Referring to an article written by Elizabeth Ammons, Wharton’s description of Zeena concludes the idea that her mother is Zeena’s character exactly. Ethan fantasizes Zeena’s death in hope for freedom. Stated in the text, “Poverty and a succession of insane, dependent women prohibit his ever having the liberty to follow his aspiration” (Ammons 153). Zeena was a dependent women who constricted him from following his desires. Similar to Wharton’s conclusion on her mother, she constricted her from many experiences throughout her life. Both Ethan and Wharton were “prisoners” for life because of Zeena and her own mother. Lucretia’s consistent rejection and abandonment repressed her dreams and aspirations in life.

According to Ammons, Wharton’s fear of maternal rejection was portrayed through each women figure in Ethan Frome. Stated in the text, “First Ethan’s mother abandons his needs; then Zeena, his mother’s replacement, does the same” (Ammons 155). Although Mattie is not a mother figure, her abandonment transforms Wharton’s fear to all female abandonment. Reverting back to Ammons proposal of Zeena, Wharton describes Zeena as witchlike. Ammons states, “Witchlike Zenobia Frome, a terrifying and repulsive figure archetypally, is in social terms not at all mysterious: it is a commonplace of scholarship about the persecutions of witches, that many of them were ordinary women bent and twisted by the conditions of their lives as women, their isolation and powerlessness” (Ammons 157).

Similarly to Wharton’s mother, Zeena was an evil person who portrays her own isolation onto other people. Wharton’s characters presented clear characteristics based on her own life and the interactions she had with her mother. Many critics cannot seem to grasp the true meaning behind Edith Wharton’s novel Ethan Frome. Many who read this novel seem to be mesmerized by the idea that this novel is a product of Wharton’s imagination. Stated in the Cynthia Griffin Wolff excerpt, “Ethan Frome is no more than a figment of the narrator’s imagination” (130). Wolff believes that her novel does not recount any experience that the narrator has gone through. Stated in the text, “Ethan Frome is nothing more than a dream vision” (Wolff 131).

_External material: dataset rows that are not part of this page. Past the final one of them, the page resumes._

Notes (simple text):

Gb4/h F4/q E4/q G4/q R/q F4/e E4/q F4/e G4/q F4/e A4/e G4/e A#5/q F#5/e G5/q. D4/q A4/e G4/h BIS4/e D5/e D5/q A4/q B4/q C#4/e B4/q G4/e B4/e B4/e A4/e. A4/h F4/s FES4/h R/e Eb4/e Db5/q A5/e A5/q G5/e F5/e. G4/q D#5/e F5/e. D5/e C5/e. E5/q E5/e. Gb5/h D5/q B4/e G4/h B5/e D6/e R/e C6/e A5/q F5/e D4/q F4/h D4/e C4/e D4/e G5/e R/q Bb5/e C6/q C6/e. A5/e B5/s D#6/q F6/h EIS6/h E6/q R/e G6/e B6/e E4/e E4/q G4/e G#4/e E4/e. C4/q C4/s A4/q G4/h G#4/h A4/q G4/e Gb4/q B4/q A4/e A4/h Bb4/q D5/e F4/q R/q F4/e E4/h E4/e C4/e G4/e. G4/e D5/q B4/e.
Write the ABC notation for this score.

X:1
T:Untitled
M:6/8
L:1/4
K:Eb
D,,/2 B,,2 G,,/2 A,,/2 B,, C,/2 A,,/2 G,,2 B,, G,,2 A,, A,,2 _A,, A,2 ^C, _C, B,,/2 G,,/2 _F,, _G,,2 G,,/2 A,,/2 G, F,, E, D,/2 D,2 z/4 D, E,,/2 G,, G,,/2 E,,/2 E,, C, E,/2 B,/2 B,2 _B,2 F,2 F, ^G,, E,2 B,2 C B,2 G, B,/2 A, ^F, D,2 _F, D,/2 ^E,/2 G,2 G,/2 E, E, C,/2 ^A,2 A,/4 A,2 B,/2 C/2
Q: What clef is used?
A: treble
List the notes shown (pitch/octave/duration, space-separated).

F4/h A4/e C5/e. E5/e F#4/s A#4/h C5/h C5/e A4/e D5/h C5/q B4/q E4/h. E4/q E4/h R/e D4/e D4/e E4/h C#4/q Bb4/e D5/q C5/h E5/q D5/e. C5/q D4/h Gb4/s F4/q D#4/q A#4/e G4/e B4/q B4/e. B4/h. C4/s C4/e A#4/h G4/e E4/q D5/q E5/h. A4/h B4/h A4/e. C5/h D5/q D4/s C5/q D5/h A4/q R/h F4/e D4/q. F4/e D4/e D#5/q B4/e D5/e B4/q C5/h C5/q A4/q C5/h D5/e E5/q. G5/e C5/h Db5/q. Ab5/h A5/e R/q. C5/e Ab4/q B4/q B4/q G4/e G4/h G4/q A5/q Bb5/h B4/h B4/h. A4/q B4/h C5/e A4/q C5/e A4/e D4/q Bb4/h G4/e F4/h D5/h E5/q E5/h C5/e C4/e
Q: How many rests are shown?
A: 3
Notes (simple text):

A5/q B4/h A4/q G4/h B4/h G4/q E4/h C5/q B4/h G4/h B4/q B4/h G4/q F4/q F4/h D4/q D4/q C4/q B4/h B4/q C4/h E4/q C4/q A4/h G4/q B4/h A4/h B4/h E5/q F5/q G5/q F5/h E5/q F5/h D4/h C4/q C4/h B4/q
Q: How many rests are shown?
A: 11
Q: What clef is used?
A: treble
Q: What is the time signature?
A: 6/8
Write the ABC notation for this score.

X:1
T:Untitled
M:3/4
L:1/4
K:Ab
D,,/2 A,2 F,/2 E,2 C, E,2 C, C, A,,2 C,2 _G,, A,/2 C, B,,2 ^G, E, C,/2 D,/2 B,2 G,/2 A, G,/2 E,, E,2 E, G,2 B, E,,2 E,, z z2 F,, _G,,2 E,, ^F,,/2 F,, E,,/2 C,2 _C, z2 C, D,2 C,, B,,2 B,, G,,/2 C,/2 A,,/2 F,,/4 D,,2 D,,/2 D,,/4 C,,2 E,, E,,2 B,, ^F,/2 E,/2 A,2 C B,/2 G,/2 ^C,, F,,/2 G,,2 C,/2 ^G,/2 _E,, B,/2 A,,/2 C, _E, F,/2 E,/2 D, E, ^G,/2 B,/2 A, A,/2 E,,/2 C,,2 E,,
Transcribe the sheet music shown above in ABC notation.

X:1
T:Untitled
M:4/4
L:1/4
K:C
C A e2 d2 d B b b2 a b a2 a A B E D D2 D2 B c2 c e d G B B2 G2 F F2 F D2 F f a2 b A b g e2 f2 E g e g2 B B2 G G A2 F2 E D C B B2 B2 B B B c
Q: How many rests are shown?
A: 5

Perhaps it’s a dream vision of a better life. A better life with her mother that she longed to have. It is difficult for a reader to depict a story that ultimately is not present on paper. It is also understandable to say that her experiences are in fact portrayed in the text, but between the lines. Concluding the analysis of Ethan Frome, it is critical to understand that Wharton’s life was an important aspect in writing this novel. Edith Wharton’s novel is centered primarily around the life of her own and her unconscious mind. The unconscious mind takes over the conscious when writing her work, without even realizing it. Due to her lack of unconscious control, Ethan Frome would not allow for the reader to connect the relationship she had with her mother and the life of Ethan, Mattie, and Zeena.